Last updated on Jun 16, 2023

RPE, which stands for Regular Pulse Excitation, is a widely used technique in speech coding and speech synthesis. It is primarily used in low-bitrate speech coding algorithms, such as the Adaptive Multi-Rate (AMR) speech codec, to efficiently represent the excitation signal of speech.

In speech coding, the goal is to compress the speech signal to a lower data rate while maintaining an acceptable level of speech quality. One of the main components of a speech codec is the excitation signal, which represents the source of the speech sound. The excitation signal is typically modeled as a sequence of pulses that determine the timing and amplitude of the glottal excitation.

The RPE technique is based on the observation that the human vocal folds produce a quasi-periodic excitation signal during voiced speech. The idea behind RPE is to generate a periodic pulse train that approximates the excitation signal of voiced speech. The pulse train is generated by positioning a fixed number of pulses within each pitch period of the speech signal.

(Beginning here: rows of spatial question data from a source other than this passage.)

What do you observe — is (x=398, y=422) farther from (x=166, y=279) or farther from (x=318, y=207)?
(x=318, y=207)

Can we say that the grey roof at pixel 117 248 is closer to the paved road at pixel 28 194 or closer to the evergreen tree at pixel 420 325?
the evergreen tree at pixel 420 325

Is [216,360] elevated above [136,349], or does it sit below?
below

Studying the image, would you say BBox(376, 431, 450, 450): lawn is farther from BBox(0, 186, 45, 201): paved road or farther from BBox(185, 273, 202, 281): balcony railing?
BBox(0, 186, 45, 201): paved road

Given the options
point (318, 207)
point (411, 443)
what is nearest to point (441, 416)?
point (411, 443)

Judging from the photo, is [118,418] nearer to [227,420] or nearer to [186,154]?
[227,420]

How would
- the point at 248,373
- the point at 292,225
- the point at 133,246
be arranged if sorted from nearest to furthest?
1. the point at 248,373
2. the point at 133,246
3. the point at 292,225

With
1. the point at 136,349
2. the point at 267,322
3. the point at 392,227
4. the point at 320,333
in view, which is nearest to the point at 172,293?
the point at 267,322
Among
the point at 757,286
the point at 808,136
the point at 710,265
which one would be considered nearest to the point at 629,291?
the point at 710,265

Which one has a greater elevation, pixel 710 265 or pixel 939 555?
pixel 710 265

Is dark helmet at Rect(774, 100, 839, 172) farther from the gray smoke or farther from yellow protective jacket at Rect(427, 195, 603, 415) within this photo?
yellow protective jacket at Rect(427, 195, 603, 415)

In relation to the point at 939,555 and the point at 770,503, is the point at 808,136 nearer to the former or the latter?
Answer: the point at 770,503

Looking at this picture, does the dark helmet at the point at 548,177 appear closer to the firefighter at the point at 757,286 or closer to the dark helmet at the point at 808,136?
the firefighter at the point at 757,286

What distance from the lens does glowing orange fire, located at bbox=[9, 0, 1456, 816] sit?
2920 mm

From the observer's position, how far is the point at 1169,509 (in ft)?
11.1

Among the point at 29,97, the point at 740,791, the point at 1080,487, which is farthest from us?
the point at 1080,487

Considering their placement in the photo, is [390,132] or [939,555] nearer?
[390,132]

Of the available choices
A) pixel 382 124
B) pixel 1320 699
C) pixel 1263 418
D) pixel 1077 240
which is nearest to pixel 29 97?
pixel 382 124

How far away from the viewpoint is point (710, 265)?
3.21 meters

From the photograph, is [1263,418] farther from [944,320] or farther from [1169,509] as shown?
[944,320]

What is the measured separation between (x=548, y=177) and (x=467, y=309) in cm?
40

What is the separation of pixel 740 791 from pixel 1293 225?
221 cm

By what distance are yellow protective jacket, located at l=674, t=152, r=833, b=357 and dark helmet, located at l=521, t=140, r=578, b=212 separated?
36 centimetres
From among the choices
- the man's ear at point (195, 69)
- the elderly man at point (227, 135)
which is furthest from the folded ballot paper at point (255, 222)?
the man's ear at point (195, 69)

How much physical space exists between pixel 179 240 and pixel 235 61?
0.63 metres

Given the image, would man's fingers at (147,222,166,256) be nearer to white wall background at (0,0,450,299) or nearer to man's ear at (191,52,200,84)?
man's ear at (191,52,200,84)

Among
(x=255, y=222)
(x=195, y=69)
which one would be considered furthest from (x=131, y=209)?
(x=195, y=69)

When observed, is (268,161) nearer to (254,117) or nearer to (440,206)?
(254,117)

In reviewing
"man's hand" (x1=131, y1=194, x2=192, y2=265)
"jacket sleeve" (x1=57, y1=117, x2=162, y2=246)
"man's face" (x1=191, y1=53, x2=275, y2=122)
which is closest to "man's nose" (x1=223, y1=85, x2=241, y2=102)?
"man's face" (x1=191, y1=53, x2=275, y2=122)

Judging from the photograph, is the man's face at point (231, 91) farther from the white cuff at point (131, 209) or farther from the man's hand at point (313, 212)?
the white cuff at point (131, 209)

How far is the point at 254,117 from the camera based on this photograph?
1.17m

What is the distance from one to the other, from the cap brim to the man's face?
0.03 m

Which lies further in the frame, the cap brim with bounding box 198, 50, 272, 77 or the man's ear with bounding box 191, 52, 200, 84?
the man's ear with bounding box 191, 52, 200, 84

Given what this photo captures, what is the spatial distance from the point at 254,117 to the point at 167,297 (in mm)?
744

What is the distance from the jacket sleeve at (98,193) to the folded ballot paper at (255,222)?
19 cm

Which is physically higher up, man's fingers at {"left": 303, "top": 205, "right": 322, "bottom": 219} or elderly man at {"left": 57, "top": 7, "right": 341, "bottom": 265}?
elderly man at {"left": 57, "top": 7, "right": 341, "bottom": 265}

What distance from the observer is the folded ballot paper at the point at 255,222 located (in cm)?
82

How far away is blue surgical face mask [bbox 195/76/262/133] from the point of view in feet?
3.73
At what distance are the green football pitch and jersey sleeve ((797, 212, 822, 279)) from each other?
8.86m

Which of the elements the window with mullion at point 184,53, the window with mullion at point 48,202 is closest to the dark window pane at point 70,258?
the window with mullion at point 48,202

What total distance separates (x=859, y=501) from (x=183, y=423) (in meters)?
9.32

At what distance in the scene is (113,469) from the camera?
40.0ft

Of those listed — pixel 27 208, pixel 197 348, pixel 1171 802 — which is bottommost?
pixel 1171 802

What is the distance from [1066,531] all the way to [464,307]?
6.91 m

Here's a step-by-step explanation of the RPE process:

Pitch estimation: The first step in RPE is to estimate the pitch period of the speech signal. The pitch period represents the fundamental frequency of the voiced speech and corresponds to the rate at which the vocal folds vibrate. Various pitch estimation algorithms can be used to estimate the pitch period.
Pitch period normalization: Once the pitch period is estimated, it is normalized to a fixed duration, typically referred to as the normalized pitch period or the open-loop lag. This normalization step ensures that the pulse train has a fixed duration, regardless of the actual pitch period of the speech signal.
Pulse positioning: In RPE, a fixed number of pulses are placed within each normalized pitch period. The position of the pulses is determined based on the characteristics of the speech signal. The goal is to accurately represent the glottal excitation, which is responsible for the voiced sound of speech. The pulse positions can be determined using various techniques, such as interpolation or adaptive algorithms.
Pulse amplitude: Once the pulse positions are determined, the amplitudes of the pulses are calculated. The amplitudes are typically obtained by optimizing a perceptual objective function that takes into account the speech quality and intelligibility. The objective is to find the pulse amplitudes that best represent the speech signal while minimizing the perceptual distortion introduced by the coding process.
Encoding and decoding: After determining the pulse positions and amplitudes, the excitation signal is encoded using a suitable coding scheme. In the case of the AMR speech codec, for example, the RPE parameters are quantized and transmitted as part of the encoded bitstream. On the decoding side, the RPE parameters are decoded, and the excitation signal is reconstructed by generating the pulse train based on the decoded parameters.

By using RPE, speech codecs can achieve efficient representation of the excitation signal while maintaining acceptable speech quality. The regular and periodic nature of the pulse train allows for efficient compression by exploiting the predictability of the excitation signal in voiced speech segments.